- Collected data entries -
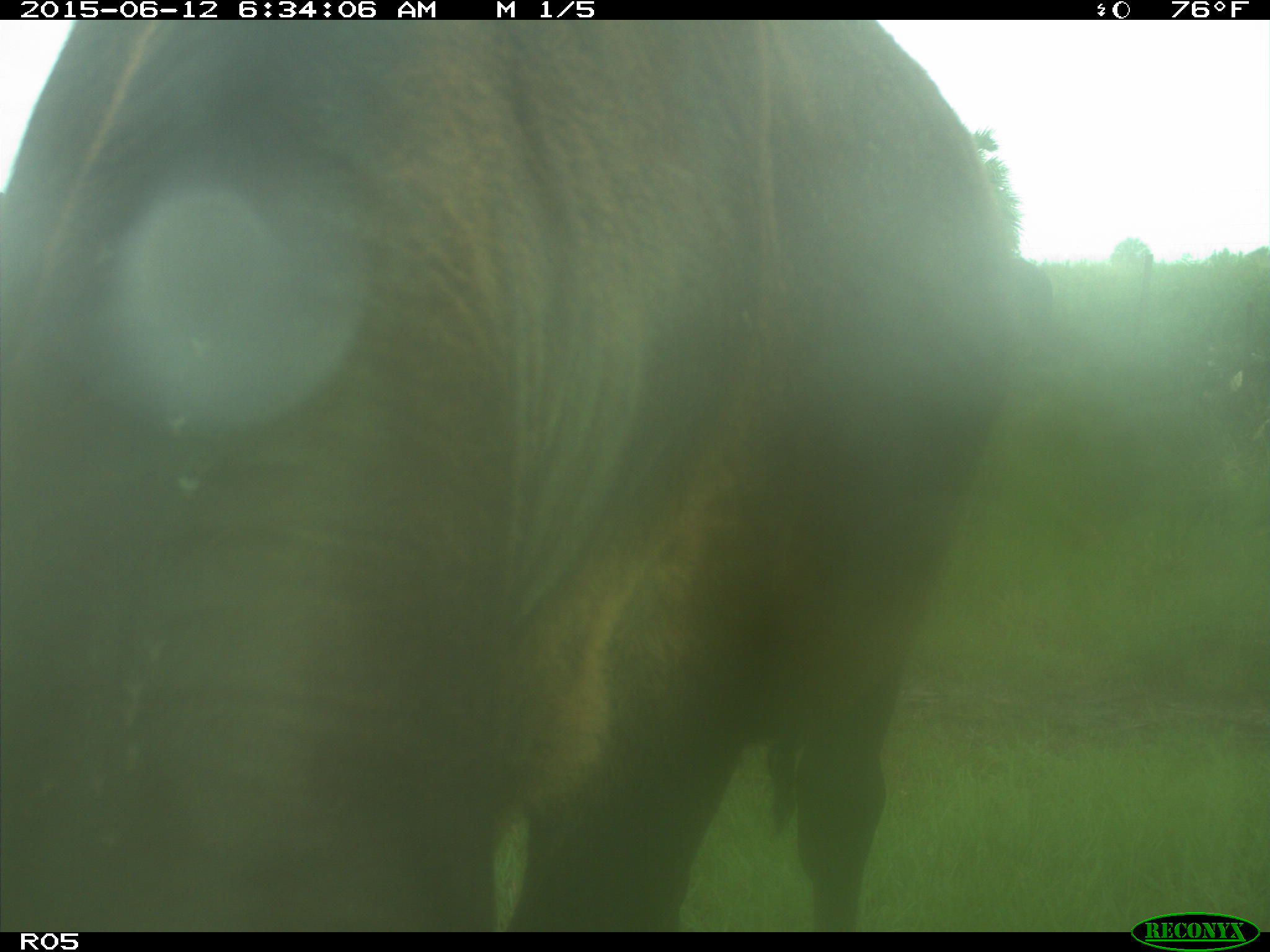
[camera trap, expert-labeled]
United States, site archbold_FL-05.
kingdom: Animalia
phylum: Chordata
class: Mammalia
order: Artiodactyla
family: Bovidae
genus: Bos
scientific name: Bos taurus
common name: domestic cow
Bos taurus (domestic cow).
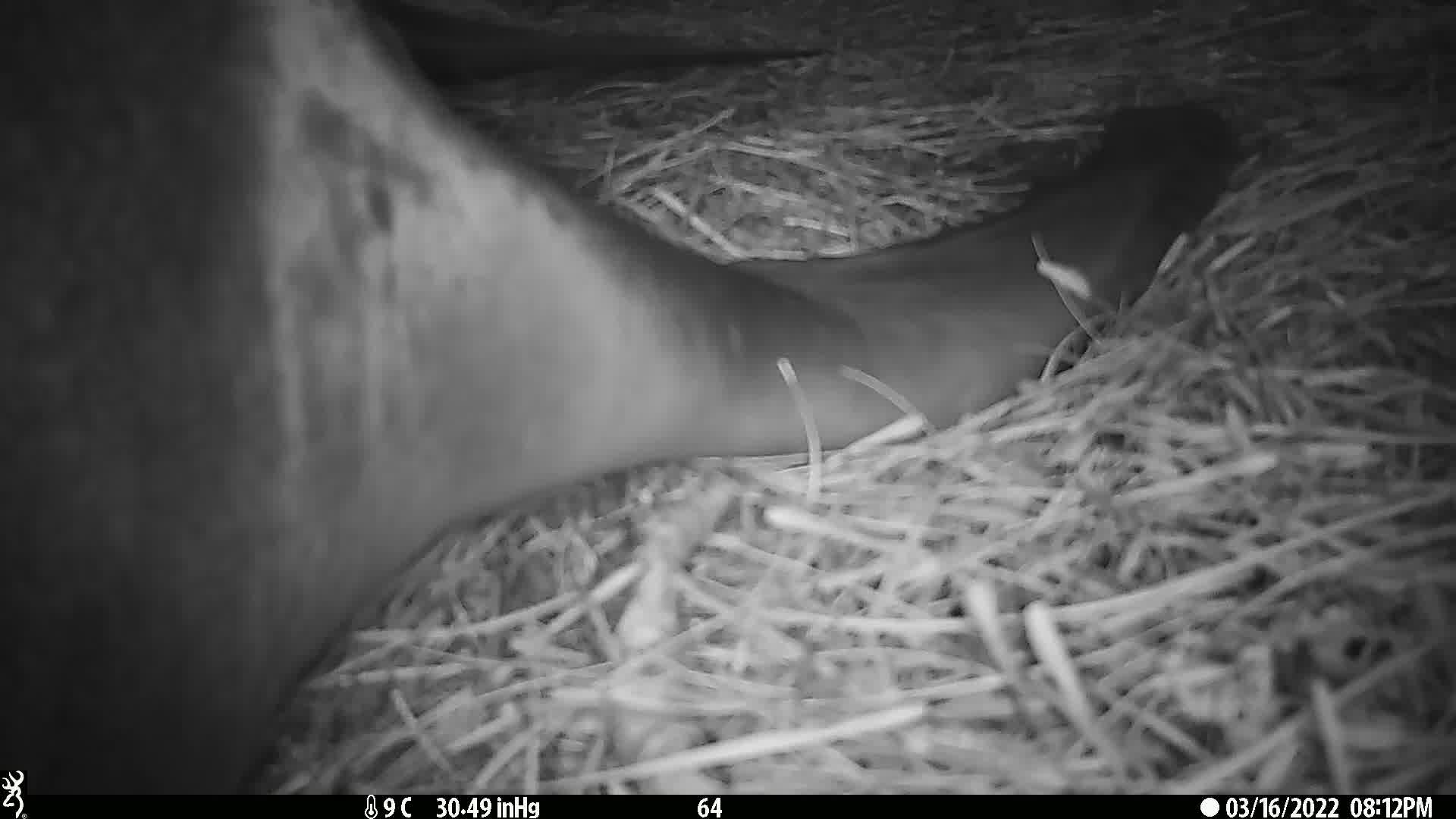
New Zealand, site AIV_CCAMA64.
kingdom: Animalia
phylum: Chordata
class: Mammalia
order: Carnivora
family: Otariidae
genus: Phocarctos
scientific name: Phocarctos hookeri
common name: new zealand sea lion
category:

- ABOUT THIS EXERCISE -
Leave out the pictures and output the rest of the records exactly.

- WRITTEN SOLUTION -
[camera trap, expert-labeled]
United States, site archbold_FL-05.
kingdom: Animalia
phylum: Chordata
class: Mammalia
order: Artiodactyla
family: Bovidae
genus: Bos
scientific name: Bos taurus
common name: domestic cow
Bos taurus (domestic cow).
New Zealand, site AIV_CCAMA64.
kingdom: Animalia
phylum: Chordata
class: Mammalia
order: Carnivora
family: Otariidae
genus: Phocarctos
scientific name: Phocarctos hookeri
common name: new zealand sea lion
category:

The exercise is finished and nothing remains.